The Jasypt Component uses the password that it has been provided with to decrypt any properties that contain the string pattern ENC(..) using the default algorithm PBEWithMD5AndDES.

If you want to use a different algorithm, you run the encryption command from the command line, and pass in the algorithm name through its -a argument. The same algorithm name needs to be passed to the JasyptPropertiesParser through its algorithm property.

Note

Algorithm names are defined in the JCE Standard Algorithm Names Documentation. The algorithm used has to be supported by the JCE providers on both the system that you encrypt the password on, and the one that decrypts it. Not all algorithms are available on all JVMs due to export restrictions. For most purposes, the default algorithm is perfectly adequate.

There's more...

Leaving your master password unencrypted in your code is rarely a good idea. The JasyptPropertiesParser allows you to pass in the name of a Java system variable, or an environment variable, and resolves the password from that for decryption purposes.
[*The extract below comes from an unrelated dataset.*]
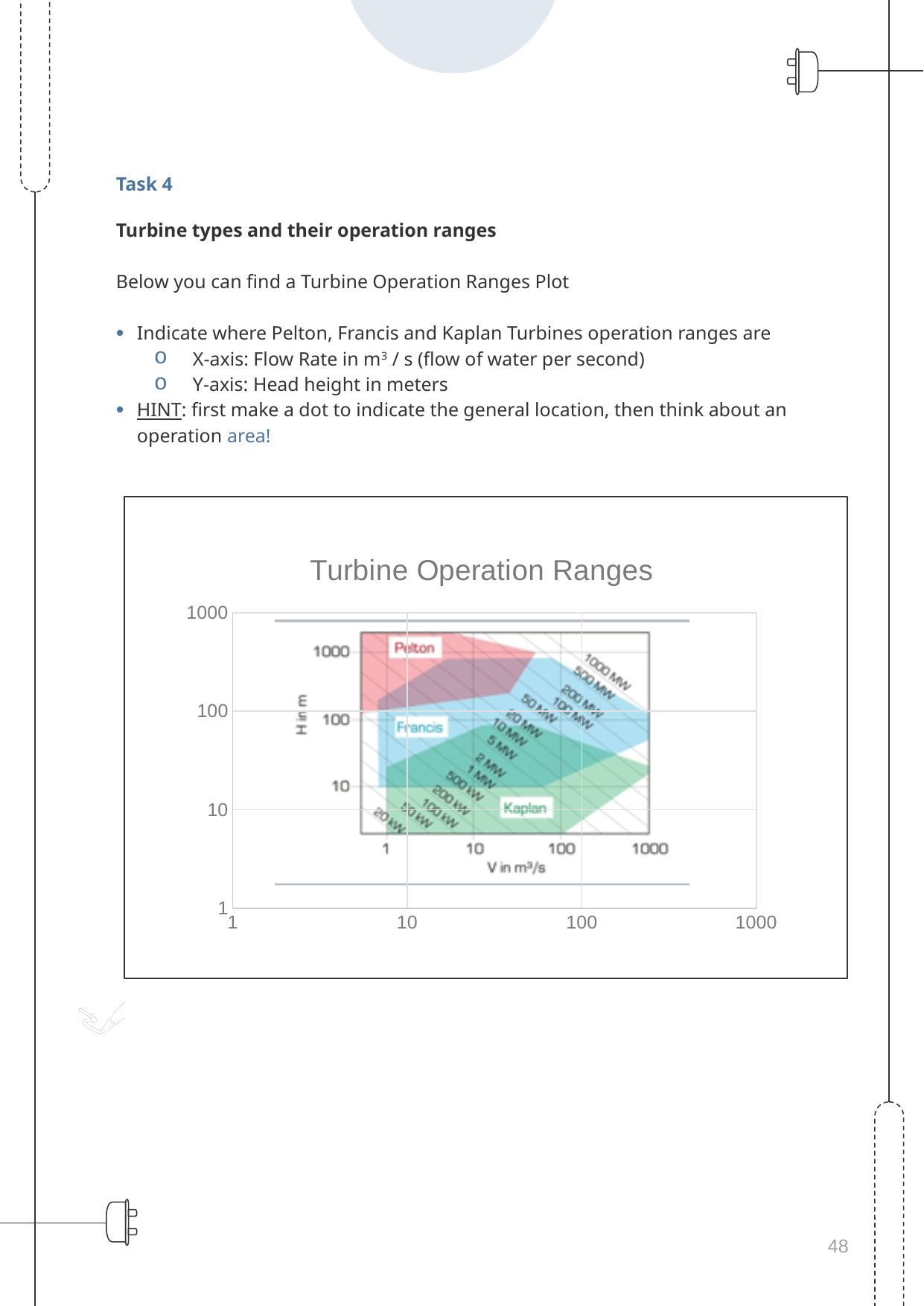
How many turbine types are labelled in the Turbine Operation Ranges chart? 3 In the Turbine Operation Ranges chart, which operates at a higher flow rate, Kaplan or Pelton? Kaplan Which turbine type's operation range sits at the highest head height in the Turbine Operation Ranges chart? Pelton In the Turbine Operation Ranges chart, is the head height of the Kaplan region greater or less than 100? less In the Turbine Operation Ranges chart, which operates at a higher head height, Pelton or Kaplan? Pelton In the Turbine Operation Ranges chart, is the head height of the Pelton region greater or less than 100? greater Which turbine type's operation range sits at the lowest head height in the Turbine Operation Ranges chart? Kaplan What is the title of the chart on the slide? Turbine Operation Ranges What is the highest value shown on the x axis of the Turbine Operation Ranges chart? 1000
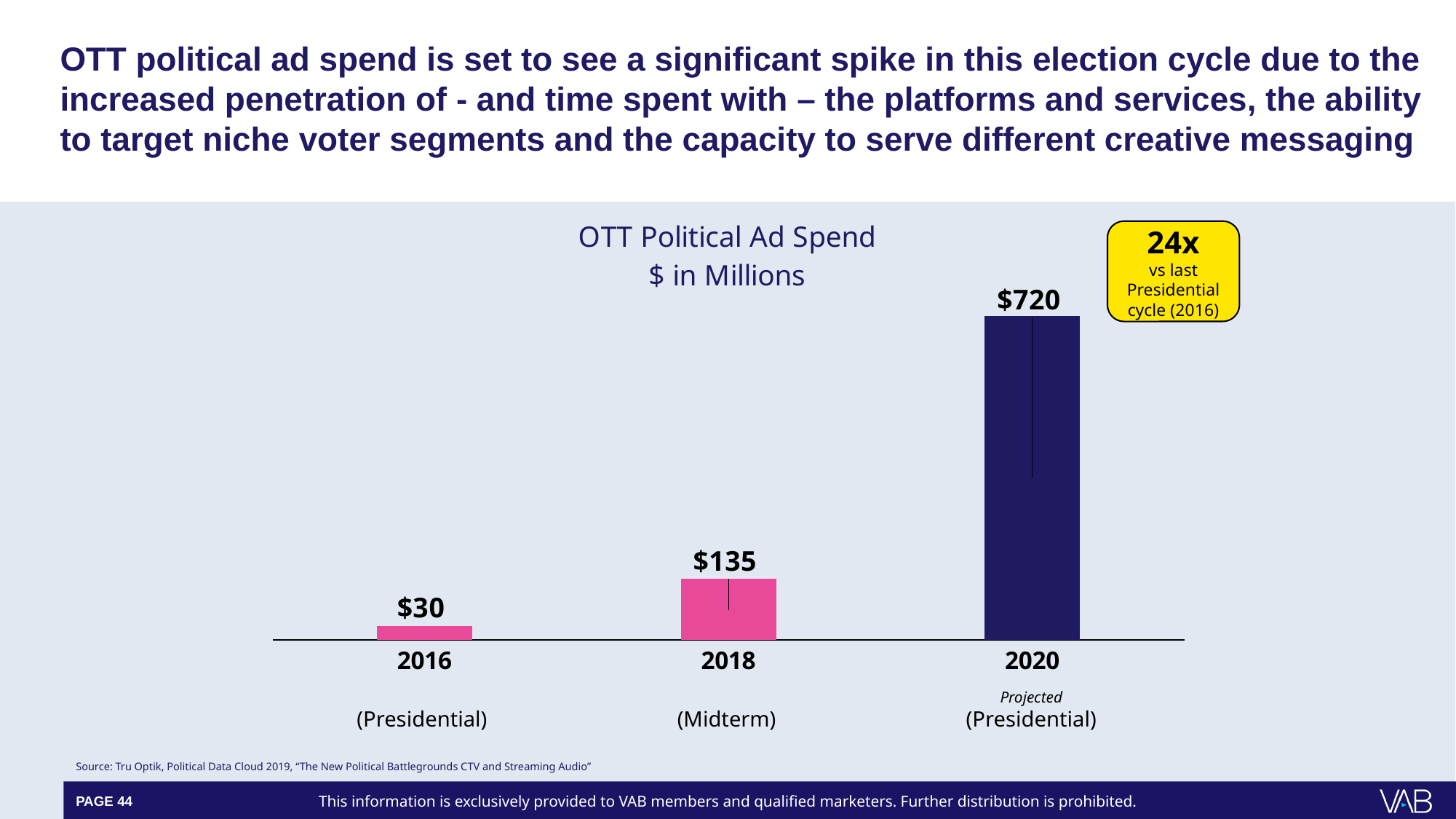
What is the OTT political ad spend shown for 2018? $135 Do the OTT political ad spend values rise or fall from 2016 to 2020? Rise What is the projected OTT political ad spend shown for 2020? $720 According to the callout on the chart, how many times larger is the 2020 spend than the last Presidential cycle (2016)? 24x Which is larger, the OTT political ad spend for 2018 or for 2016? 2018 What kind of chart is shown on the slide? Bar chart How many years are plotted on the chart? 3 Which year has the lowest OTT political ad spend on the chart? 2016 What is the difference between the 2020 and 2016 OTT political ad spend values? $690 What is the difference between the 2018 and 2016 OTT political ad spend values? $105 Which year has the highest OTT political ad spend on the chart? 2020 What is the OTT political ad spend shown for 2016? $30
To use this mechanism, you prefix the password property as follows:

  • sys:jasyptMasterPassword - This resolves a Java system property, set through java –DjasyptMasterPassword=… when starting the JVM that runs the routes
  • sysenv:JASYPT_MASTER_PASSWORD - This resolves to a system variable, set through the shell before the process is started

The choice of the variable name is up to you; it is only the prefix (sys: or sysenv:) that is important.

You often want to use encryption of properties beyond just those used by Camel (for example, passwords for DataSource objects that are instantiated in Spring). For instructions on how to do this, refer to the Jasypt documentation.